Material to process: Begin
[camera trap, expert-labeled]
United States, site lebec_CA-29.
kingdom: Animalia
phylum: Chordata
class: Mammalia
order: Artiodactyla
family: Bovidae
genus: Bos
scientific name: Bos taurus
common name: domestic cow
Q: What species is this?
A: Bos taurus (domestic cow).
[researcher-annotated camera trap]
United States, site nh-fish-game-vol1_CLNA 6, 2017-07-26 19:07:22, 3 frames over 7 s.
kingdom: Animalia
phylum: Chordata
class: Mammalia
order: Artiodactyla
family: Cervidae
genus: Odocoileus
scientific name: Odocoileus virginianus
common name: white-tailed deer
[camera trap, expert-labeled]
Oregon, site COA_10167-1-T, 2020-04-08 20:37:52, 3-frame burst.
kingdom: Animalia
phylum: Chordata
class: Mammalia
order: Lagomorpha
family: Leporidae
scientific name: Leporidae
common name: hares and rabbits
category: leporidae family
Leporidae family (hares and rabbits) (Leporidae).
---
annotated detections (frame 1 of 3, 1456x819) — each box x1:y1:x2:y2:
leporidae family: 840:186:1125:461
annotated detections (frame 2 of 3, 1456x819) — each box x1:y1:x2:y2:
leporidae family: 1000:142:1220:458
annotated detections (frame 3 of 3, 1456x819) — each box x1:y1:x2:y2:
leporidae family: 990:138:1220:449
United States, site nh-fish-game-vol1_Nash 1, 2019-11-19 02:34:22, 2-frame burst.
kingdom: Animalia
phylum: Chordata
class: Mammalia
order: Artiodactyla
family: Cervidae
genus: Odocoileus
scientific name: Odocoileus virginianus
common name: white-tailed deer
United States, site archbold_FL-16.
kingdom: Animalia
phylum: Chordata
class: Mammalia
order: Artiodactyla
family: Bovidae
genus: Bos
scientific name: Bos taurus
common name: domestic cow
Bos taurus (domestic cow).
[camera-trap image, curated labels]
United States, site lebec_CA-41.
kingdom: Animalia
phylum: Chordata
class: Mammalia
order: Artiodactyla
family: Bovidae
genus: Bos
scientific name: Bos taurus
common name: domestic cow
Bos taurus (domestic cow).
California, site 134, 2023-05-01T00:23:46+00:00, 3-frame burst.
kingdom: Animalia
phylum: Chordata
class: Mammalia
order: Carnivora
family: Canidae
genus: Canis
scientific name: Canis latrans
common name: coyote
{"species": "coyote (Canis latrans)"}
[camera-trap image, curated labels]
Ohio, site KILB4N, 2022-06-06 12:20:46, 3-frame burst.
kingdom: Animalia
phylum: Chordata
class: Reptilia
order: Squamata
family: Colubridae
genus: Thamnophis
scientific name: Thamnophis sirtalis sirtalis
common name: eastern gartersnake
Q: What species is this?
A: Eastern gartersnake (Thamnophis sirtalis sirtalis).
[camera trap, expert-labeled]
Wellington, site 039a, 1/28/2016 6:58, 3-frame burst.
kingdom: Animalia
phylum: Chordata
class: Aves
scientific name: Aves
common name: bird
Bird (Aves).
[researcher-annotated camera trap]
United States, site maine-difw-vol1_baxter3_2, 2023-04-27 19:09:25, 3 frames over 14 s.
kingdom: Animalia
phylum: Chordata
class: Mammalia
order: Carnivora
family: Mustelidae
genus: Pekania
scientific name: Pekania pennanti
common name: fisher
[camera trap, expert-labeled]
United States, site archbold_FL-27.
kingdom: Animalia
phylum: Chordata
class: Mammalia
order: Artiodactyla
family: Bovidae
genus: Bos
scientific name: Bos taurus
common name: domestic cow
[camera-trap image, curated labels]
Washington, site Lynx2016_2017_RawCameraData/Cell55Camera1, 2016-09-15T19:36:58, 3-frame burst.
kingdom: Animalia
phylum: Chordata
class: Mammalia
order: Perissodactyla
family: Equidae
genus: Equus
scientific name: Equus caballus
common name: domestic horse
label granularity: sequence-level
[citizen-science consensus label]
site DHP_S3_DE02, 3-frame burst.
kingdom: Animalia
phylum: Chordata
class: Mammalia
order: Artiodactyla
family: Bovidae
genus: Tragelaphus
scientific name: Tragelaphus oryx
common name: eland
Material to process: End
-- Work instruction --
Each record above must be transcribed exactly, and none may be skipped.

-- Expected output --
[camera trap, expert-labeled]
United States, site lebec_CA-29.
kingdom: Animalia
phylum: Chordata
class: Mammalia
order: Artiodactyla
family: Bovidae
genus: Bos
scientific name: Bos taurus
common name: domestic cow
Q: What species is this?
A: Bos taurus (domestic cow).
[researcher-annotated camera trap]
United States, site nh-fish-game-vol1_CLNA 6, 2017-07-26 19:07:22, 3 frames over 7 s.
kingdom: Animalia
phylum: Chordata
class: Mammalia
order: Artiodactyla
family: Cervidae
genus: Odocoileus
scientific name: Odocoileus virginianus
common name: white-tailed deer
[camera trap, expert-labeled]
Oregon, site COA_10167-1-T, 2020-04-08 20:37:52, 3-frame burst.
kingdom: Animalia
phylum: Chordata
class: Mammalia
order: Lagomorpha
family: Leporidae
scientific name: Leporidae
common name: hares and rabbits
category: leporidae family
Leporidae family (hares and rabbits) (Leporidae).
---
annotated detections (frame 1 of 3, 1456x819) — each box x1:y1:x2:y2:
leporidae family: 840:186:1125:461
annotated detections (frame 2 of 3, 1456x819) — each box x1:y1:x2:y2:
leporidae family: 1000:142:1220:458
annotated detections (frame 3 of 3, 1456x819) — each box x1:y1:x2:y2:
leporidae family: 990:138:1220:449
United States, site nh-fish-game-vol1_Nash 1, 2019-11-19 02:34:22, 2-frame burst.
kingdom: Animalia
phylum: Chordata
class: Mammalia
order: Artiodactyla
family: Cervidae
genus: Odocoileus
scientific name: Odocoileus virginianus
common name: white-tailed deer
United States, site archbold_FL-16.
kingdom: Animalia
phylum: Chordata
class: Mammalia
order: Artiodactyla
family: Bovidae
genus: Bos
scientific name: Bos taurus
common name: domestic cow
Bos taurus (domestic cow).
[camera-trap image, curated labels]
United States, site lebec_CA-41.
kingdom: Animalia
phylum: Chordata
class: Mammalia
order: Artiodactyla
family: Bovidae
genus: Bos
scientific name: Bos taurus
common name: domestic cow
Bos taurus (domestic cow).
California, site 134, 2023-05-01T00:23:46+00:00, 3-frame burst.
kingdom: Animalia
phylum: Chordata
class: Mammalia
order: Carnivora
family: Canidae
genus: Canis
scientific name: Canis latrans
common name: coyote
{"species": "coyote (Canis latrans)"}
[camera-trap image, curated labels]
Ohio, site KILB4N, 2022-06-06 12:20:46, 3-frame burst.
kingdom: Animalia
phylum: Chordata
class: Reptilia
order: Squamata
family: Colubridae
genus: Thamnophis
scientific name: Thamnophis sirtalis sirtalis
common name: eastern gartersnake
Q: What species is this?
A: Eastern gartersnake (Thamnophis sirtalis sirtalis).
[camera trap, expert-labeled]
Wellington, site 039a, 1/28/2016 6:58, 3-frame burst.
kingdom: Animalia
phylum: Chordata
class: Aves
scientific name: Aves
common name: bird
Bird (Aves).
[researcher-annotated camera trap]
United States, site maine-difw-vol1_baxter3_2, 2023-04-27 19:09:25, 3 frames over 14 s.
kingdom: Animalia
phylum: Chordata
class: Mammalia
order: Carnivora
family: Mustelidae
genus: Pekania
scientific name: Pekania pennanti
common name: fisher
[camera trap, expert-labeled]
United States, site archbold_FL-27.
kingdom: Animalia
phylum: Chordata
class: Mammalia
order: Artiodactyla
family: Bovidae
genus: Bos
scientific name: Bos taurus
common name: domestic cow
[camera-trap image, curated labels]
Washington, site Lynx2016_2017_RawCameraData/Cell55Camera1, 2016-09-15T19:36:58, 3-frame burst.
kingdom: Animalia
phylum: Chordata
class: Mammalia
order: Perissodactyla
family: Equidae
genus: Equus
scientific name: Equus caballus
common name: domestic horse
label granularity: sequence-level
[citizen-science consensus label]
site DHP_S3_DE02, 3-frame burst.
kingdom: Animalia
phylum: Chordata
class: Mammalia
order: Artiodactyla
family: Bovidae
genus: Tragelaphus
scientific name: Tragelaphus oryx
common name: eland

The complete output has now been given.